Vice-chancellor Bayero University Kano
- Incumbent
- Assumed office 2020
- Preceded by: Muhammad Yahuza Bello

Deputy vice chancellor Bayero University Kano
- In office 2015–2020
- Preceded by: Adamu Idris Tanko
- Succeeded by: Hafiz Abubakar

Personal details
- Born: 22 April 1962 (age 64) Kano State
- Education: Ahmadu Bello University Bayero University Kano
- Profession: Professor

= Sagir Adamu Abbas =

Nigerian academic (born 1962)

Sagir Adamu Abbas (born 22 April 1962) is a Nigerian academic who serves as the 11th vice chancellor of Bayero University Kano.

==Early life and education ==
Sagir Adamu Abbas was born on 22 April 1962, in the Yan Katifa, Kantudu Madabo area of Kano Municipal Local Government Area, Kano State, Nigeria.
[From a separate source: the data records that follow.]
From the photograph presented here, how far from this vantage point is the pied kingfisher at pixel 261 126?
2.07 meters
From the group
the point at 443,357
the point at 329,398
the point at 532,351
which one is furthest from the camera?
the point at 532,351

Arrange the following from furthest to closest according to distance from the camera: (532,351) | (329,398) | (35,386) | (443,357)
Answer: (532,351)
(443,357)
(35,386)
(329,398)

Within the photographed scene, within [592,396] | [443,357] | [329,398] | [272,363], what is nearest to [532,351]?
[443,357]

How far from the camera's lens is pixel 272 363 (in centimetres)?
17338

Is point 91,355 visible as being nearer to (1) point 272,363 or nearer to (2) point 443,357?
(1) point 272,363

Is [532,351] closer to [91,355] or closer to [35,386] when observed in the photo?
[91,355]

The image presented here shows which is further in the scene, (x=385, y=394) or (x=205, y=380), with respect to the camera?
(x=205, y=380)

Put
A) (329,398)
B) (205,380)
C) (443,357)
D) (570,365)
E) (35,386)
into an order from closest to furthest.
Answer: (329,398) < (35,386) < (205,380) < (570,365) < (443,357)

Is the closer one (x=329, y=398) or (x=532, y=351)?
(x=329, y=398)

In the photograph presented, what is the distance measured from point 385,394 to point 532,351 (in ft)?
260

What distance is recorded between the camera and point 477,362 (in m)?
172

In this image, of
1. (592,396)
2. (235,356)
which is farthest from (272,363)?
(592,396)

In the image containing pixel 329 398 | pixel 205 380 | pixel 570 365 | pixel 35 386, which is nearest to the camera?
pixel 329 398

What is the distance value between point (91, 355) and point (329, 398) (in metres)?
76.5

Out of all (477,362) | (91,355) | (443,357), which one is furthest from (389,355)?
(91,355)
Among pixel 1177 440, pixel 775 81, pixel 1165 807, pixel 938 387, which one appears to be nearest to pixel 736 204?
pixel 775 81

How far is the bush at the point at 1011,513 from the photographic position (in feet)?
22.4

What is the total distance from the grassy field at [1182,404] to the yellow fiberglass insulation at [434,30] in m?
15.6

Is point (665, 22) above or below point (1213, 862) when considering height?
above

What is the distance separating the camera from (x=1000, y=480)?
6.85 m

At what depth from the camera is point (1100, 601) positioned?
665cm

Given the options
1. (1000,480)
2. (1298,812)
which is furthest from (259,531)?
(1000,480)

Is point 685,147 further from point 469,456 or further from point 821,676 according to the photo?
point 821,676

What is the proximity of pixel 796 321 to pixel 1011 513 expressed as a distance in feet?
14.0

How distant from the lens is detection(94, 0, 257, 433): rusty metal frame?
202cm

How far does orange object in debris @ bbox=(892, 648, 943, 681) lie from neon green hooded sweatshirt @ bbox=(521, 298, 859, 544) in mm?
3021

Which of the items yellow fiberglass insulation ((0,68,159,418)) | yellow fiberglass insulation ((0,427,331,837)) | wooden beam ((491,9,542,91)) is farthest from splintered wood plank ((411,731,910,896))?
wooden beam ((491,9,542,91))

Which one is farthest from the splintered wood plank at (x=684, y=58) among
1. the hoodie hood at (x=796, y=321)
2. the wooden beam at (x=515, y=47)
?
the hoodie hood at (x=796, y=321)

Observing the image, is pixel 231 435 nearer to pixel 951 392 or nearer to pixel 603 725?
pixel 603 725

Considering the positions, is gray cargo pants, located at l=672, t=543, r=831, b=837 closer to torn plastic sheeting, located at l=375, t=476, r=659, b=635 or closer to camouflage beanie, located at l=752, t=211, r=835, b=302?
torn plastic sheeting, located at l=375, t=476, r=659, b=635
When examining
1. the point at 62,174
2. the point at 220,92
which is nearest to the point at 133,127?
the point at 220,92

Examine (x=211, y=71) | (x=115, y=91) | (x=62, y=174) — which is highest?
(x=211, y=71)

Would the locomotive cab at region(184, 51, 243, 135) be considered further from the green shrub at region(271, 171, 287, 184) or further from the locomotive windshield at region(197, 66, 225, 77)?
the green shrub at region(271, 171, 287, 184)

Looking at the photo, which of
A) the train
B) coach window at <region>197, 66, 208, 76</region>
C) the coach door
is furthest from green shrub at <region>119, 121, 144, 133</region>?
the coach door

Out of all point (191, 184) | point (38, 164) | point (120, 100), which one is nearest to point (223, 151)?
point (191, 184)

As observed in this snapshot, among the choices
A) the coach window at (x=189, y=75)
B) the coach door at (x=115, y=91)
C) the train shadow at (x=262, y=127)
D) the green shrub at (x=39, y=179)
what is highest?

He holds a B.Sc. in mathematics and a M.Ed. in education in mathematics from Bayero University Kano and a Ph.D. in mathematics education from Ahmadu Bello University.

==Career==
Abbas was a lecturer at Sa'adatu Rimi College of Education before joining Bayero University Kano as a lecturer in 1991. He served in various senior positions at Bayero, included at the office of the head of the Department of Education, as director of the development office, and deputy vice-chancellor.

Abbas assumed the role of the 11th vice-chancellor of Bayero University, Kano in 2020.